Case against gold trading racket collapsing
A criminal case against a racket trading in large quantities of gold appeared set to collapse yesterday after an investigating magistrate tasked with grilling the suspects determined that there are no grounds for smuggling charges.
Eight people, including a Greek pawn shop owner believed to have run the racket, were remanded in custody over the weekend after judicial authorities lodged smuggling charges against them. However, their release was believed to be just a matter of time yesterday after one of the suspects’ lawyers, Michalis Dimitrakopoulos, appealed to the magistrate for the case to be dropped, claiming that the smuggling charges do not stand.

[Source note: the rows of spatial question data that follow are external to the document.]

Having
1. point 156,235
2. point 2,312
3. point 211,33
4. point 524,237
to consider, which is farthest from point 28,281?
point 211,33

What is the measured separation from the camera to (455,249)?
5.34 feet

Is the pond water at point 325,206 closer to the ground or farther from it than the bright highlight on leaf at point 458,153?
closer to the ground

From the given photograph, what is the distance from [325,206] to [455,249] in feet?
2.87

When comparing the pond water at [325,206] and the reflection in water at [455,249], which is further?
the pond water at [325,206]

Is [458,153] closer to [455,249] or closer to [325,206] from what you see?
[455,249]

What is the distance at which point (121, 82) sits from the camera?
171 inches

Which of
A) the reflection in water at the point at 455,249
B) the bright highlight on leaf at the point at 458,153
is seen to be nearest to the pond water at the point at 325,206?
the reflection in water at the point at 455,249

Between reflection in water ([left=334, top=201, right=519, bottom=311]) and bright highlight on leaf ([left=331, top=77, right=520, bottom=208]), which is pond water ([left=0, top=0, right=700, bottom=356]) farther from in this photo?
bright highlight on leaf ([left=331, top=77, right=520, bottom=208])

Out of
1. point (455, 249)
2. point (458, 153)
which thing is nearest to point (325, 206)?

The magistrate, and prosecutors, subsequently checked in with the Finance Ministry on the provisions of Law No. 2960 on smuggling and determined that the export of gold to Turkey does not carry duties or tariffs.
In response to a query lodged by the investigating magistrate, a Justice Ministry body stated the same thing, noting that the only possible offenses in such a case would be lesser violations of customs laws.
In the current investigation, neither police nor judicial authorities applied for a certificate from customs authorities to indicate that any violations had been carried out.
The oversight prompted the criticism of defense lawyers, with some accusing the judiciary and the police of a “fiasco” and others claiming that the case was a “setup.”
Meanwhile, as Alexis Kougias, lawyer of the prime suspect Richardos Mylonas, called for his client’s immediate release from pretrial custody, the magistrate wrote to a prosecutor saying that “there are no longer reasons for their temporary detention.”
According to a judicial investigation, the racket melted and recast gold gathered from a network of pawn shops in Greece before loading it onto tour buses and transporting it to Turkey. Authorities are now expected to review the case file before seeking to prosecute on other charges.